* [Work to complete]
Using the data below, return word for word every line from the one holding "Virtual Holiday Parties" down to the one holding "2014 Chevrolet Cruze". Leave pictures out.

Captioned web image data
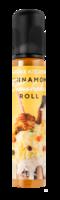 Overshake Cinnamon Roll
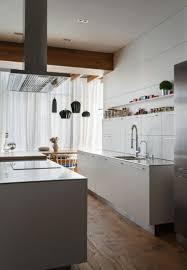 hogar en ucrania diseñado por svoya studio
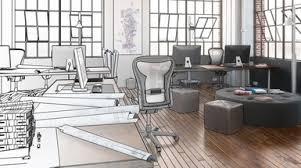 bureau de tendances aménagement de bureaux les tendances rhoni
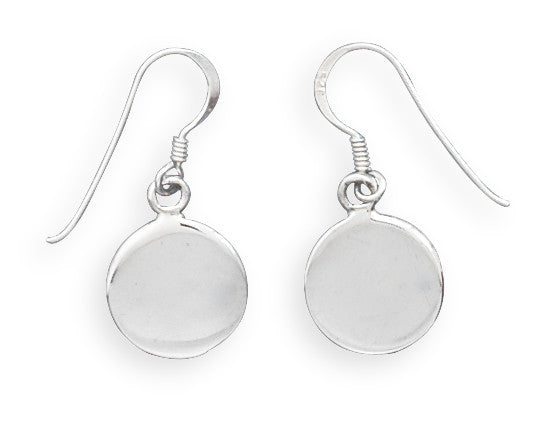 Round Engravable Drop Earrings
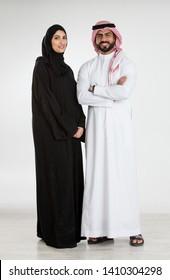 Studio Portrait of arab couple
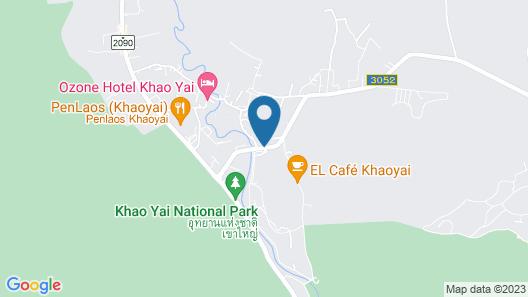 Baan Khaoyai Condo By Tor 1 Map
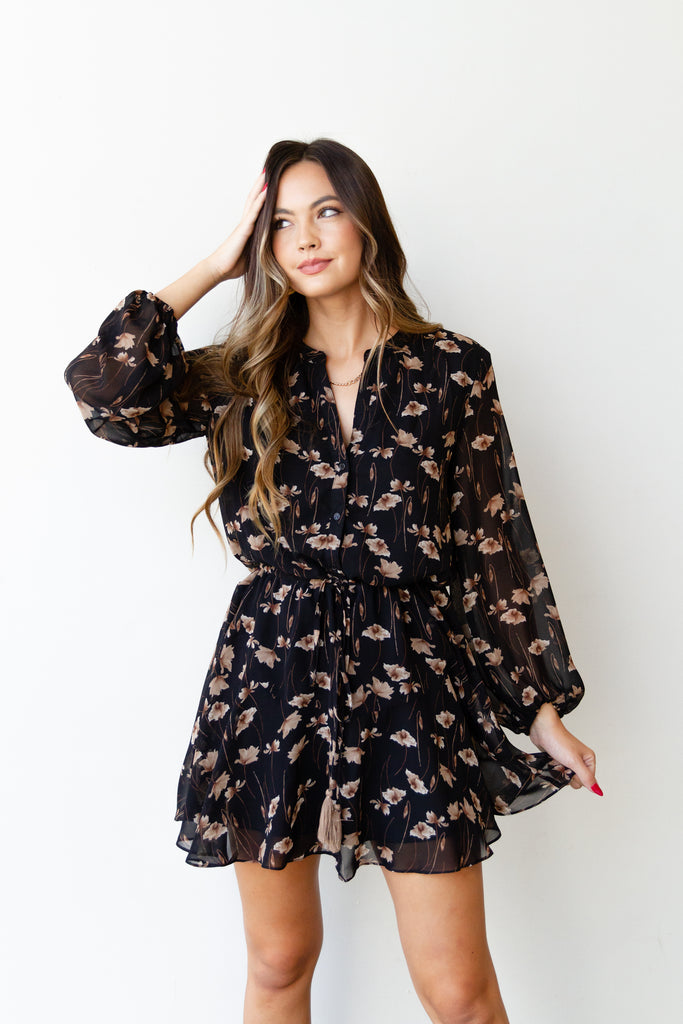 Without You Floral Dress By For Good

* * *

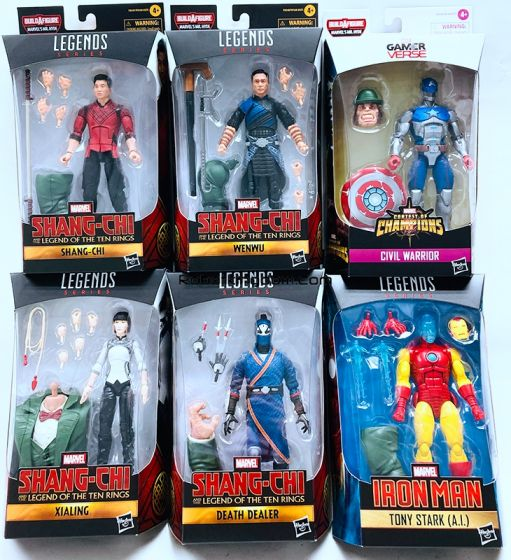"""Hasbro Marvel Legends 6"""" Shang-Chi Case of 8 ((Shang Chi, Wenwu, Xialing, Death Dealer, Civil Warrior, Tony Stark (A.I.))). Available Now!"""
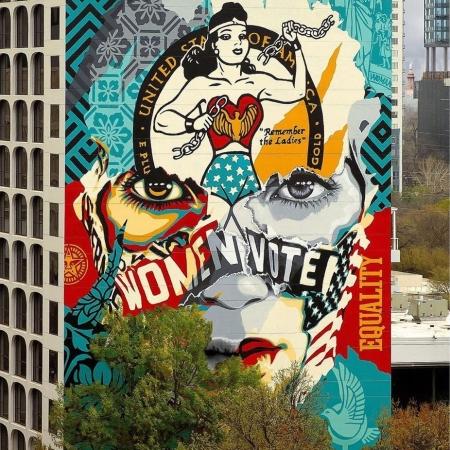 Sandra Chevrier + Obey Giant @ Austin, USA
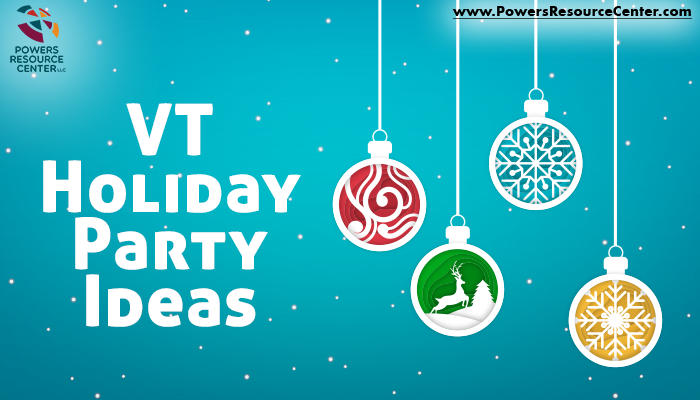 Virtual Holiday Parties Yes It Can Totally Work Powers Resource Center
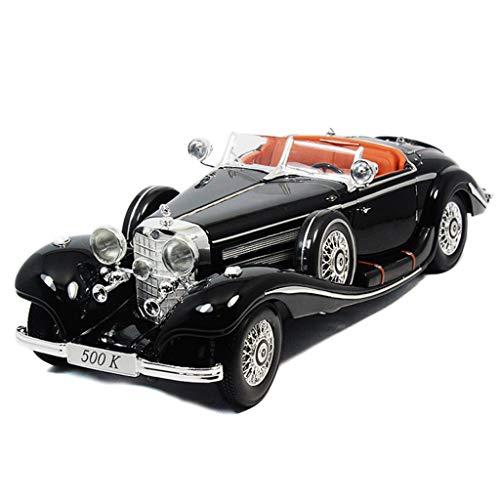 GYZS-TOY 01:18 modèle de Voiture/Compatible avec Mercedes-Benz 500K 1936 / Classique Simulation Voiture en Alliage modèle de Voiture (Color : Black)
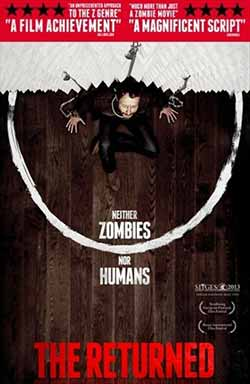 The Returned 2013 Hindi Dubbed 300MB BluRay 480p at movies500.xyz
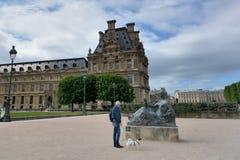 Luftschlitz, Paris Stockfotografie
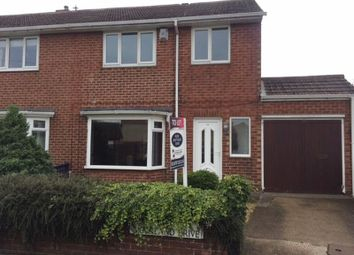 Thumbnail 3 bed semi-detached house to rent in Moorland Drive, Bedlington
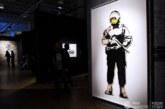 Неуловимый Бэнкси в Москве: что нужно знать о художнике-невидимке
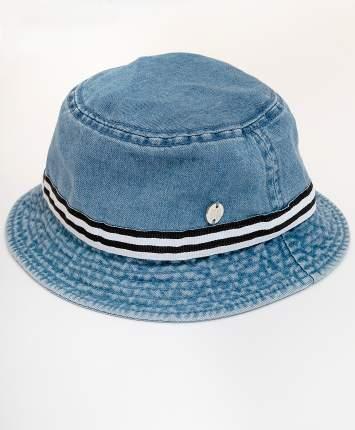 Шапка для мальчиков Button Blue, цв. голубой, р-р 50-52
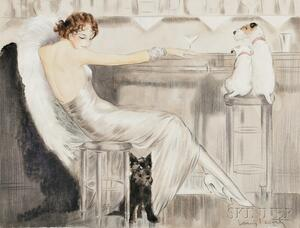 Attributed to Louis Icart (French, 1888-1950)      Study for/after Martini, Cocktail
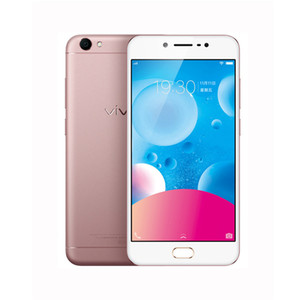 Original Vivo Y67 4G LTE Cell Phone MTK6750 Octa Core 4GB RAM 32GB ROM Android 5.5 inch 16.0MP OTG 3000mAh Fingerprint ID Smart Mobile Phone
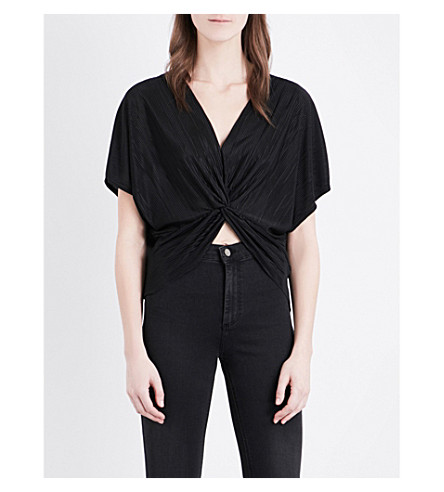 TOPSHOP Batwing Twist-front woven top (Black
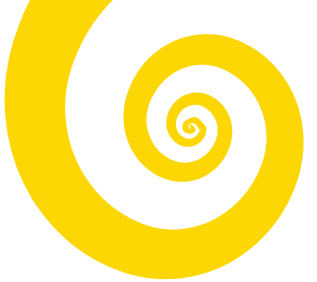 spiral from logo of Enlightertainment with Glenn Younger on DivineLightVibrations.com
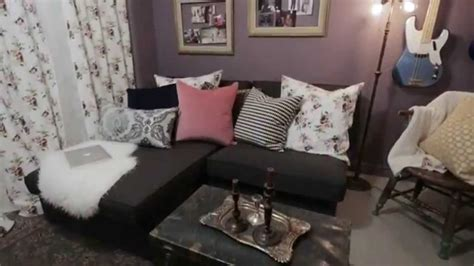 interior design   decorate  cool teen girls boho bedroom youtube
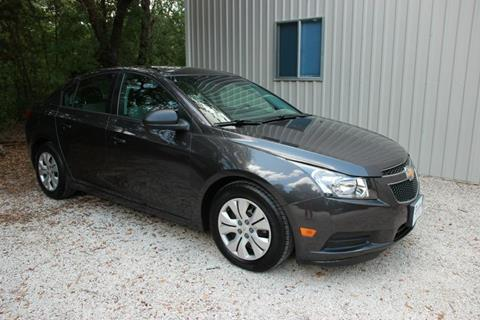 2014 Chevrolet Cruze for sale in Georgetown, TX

* [Response area]
 Virtual Holiday Parties Yes It Can Totally Work Powers Resource Center
 GYZS-TOY 01:18 modèle de Voiture/Compatible avec Mercedes-Benz 500K 1936 / Classique Simulation Voiture en Alliage modèle de Voiture (Color : Black)
 The Returned 2013 Hindi Dubbed 300MB BluRay 480p at movies500.xyz
 Luftschlitz, Paris Stockfotografie
 Thumbnail 3 bed semi-detached house to rent in Moorland Drive, Bedlington
 Неуловимый Бэнкси в Москве: что нужно знать о художнике-невидимке
 Шапка для мальчиков Button Blue, цв. голубой, р-р 50-52
 Attributed to Louis Icart (French, 1888-1950)      Study for/after Martini, Cocktail
 Original Vivo Y67 4G LTE Cell Phone MTK6750 Octa Core 4GB RAM 32GB ROM Android 5.5 inch 16.0MP OTG 3000mAh Fingerprint ID Smart Mobile Phone
 TOPSHOP Batwing Twist-front woven top (Black
 spiral from logo of Enlightertainment with Glenn Younger on DivineLightVibrations.com
 interior design   decorate  cool teen girls boho bedroom youtube
 2014 Chevrolet Cruze for sale in Georgetown, TX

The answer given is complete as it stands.